There is an old Indian story Dog had once told me. He said he heard it often when our master took him to town. He said the others like him spoke of this tale to those who stopped and listened. "Once there was a wolf goddess so beautiful that all wolves that set eyes upon her fell instantly in love. She had a coat of red said to be made from the suns core and eyes as golden as the sun's rays. Her name was Owayodata, she traveled the earth taking in all of its wonders however, there was one thing the goddess wanted most and that was a mate. She had seen many wolves grow old with their mates and die peacefully. She wanted to do the same, though she knew she would never grow old. Immortality was a gift of the gods but to her it felt like a curse. She had come to accept her fate though she lived in sorrow until the day she came upon Kangee. He was a magnificent black wolf, Alpha of the Maikawee Mountain Pack. She gained his trust and soon his love. But it would not last and Owayodata knew this. Kangee grew old with every year. Owayodata stayed by his side however, taking the torment and dread of knowing that he would one day leave her and the world. She remained helpless against the passing time watching her lover weaken in age. But when the day came for him to pass on she could not bear it and so she pleaded with the gods. In exchange for his life they took Owayodata’s immortality away from her the two grew old together and finally died leaving the earth free to be together forever. However, they left behind a legacy, a daughter to carry on in their footsteps. She was Arennia, after the death of her parents she took over the pack. Instead of breaking apart as many packs did the Maikawee pack remained one long after Arennia's death. Stories of her were passed down through generations and soon myths of the Maikawee Mountains began to be told. For it is said that long after Arennia joined her parents in the heavens and the last of the Maikawee Mountain Pack vanished a lone wolf began to travel the Mountains keeping it safe from intruders and those who mean to cause it harm. The wolf became known as Aren, the forest spirit, who will forever protect her home."

That night as I lay alone beside the river I recalled the tale of the forest spirit and the calmness of Dog’s voice as he told it. I recalled the serene look that I had become fond of over the few years I spent with my mentor and the smile that plagued his lips as his heart had finally stopped and his spirit was set free.

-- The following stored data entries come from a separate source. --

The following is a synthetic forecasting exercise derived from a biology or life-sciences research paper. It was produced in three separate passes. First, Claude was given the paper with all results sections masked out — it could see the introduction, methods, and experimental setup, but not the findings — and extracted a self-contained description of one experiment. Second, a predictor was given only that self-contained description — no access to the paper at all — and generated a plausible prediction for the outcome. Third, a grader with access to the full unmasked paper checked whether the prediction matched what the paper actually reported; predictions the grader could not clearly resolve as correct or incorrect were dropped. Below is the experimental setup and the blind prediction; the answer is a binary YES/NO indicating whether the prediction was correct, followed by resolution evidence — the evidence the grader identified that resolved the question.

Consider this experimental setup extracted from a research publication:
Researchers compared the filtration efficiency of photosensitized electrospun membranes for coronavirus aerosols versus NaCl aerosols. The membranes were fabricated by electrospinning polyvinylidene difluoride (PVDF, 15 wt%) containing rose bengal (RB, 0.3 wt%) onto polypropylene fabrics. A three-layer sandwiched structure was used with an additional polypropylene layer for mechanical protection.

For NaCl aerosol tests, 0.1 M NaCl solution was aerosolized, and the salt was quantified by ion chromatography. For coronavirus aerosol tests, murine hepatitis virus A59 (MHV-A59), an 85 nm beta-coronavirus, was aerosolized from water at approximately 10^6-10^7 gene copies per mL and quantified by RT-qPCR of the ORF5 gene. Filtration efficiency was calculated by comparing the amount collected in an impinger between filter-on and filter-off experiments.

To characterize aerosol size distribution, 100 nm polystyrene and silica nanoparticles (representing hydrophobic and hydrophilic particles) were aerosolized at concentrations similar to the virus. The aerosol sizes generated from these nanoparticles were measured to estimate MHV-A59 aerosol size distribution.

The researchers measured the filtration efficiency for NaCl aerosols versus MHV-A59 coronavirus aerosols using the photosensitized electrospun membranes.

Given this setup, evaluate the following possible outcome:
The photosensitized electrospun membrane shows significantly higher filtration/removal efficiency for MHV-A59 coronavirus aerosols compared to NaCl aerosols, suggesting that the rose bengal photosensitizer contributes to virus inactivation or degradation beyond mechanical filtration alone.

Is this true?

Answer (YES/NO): NO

He had called me little forest spirit, more importantly he had called me Aren. But I couldn't see how I could be Aren; the great lone wolf that protected her home even after all had gone. I couldn't see how I could be anything but an obedient dog to my master. But dog had said it many times before. I wasn't a dog, I was a wolf. I heard my master call though I knew by now he had retired to the warmth of his home. For the first time I understood the serenity that Dog experienced as he sat in back of the truck beside me. It was here in this wilderness that I experienced the same serenity, here I was not property, I belonged to no one. I was a wolf free to go where I wanted. A forest spirit able to travel anywhere I pleased. I was Aren.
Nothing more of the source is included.